Peter Pilotto Autumn/Winter 2015 | Source: Peter Pilotto

The capital’s stores were also a source of early support, and Harvey Nichols and Selfridges were amongst the earliest Peter Pilotto stockists. “I feel like London’s stores were really open when we moved there and were willing to help the young designers. They were willing to help with the deposits and all that,” he continued.

The brand manufactured its first few collections in London, then grew its base of suppliers "by word of mouth," working with partners in Italy for fabric development and India for embroidery and embellishments. "We really wanted to push digital print to the max and had the great support of some of mills that were using digital print," said Pilotto. "And we pushed them; we would go there and tell them: 'The colours are not vibrant enough, you have to do this to the machines.' Together we would calibrate the machines."
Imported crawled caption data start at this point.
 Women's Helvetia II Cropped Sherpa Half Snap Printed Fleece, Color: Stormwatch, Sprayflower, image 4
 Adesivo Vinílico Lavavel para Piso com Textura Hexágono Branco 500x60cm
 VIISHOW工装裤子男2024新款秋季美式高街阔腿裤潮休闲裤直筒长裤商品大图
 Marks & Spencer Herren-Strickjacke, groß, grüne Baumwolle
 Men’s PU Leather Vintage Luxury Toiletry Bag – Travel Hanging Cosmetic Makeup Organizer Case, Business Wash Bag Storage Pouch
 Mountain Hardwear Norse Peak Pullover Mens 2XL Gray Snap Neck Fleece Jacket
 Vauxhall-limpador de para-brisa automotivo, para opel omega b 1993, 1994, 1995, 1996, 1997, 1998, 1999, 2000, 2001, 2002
However, it wasn't long before the brand seemed in danger of becoming, in Pilotto's words, "pigeonholed as just printers." And with a range of other designers, including Mary Katrantzou and Jonathan Saunders, also embracing what de Vos terms London's "big outbreak of digital prints," de Vos and Pilotto made a concerted effort to push their brand beyond the patterned dresses that forged its fame, focusing on cut and fabric development, often with the same technology-driven attitude they applied to their prints.

“People speak more about the prints, because that’s the thing that you see right away in a picture. But the actual customer speaks more about the cut,” said Pilotto. “That’s what’s so exciting at this moment: the need for styles that show the construction and how much work and research goes into that as well.”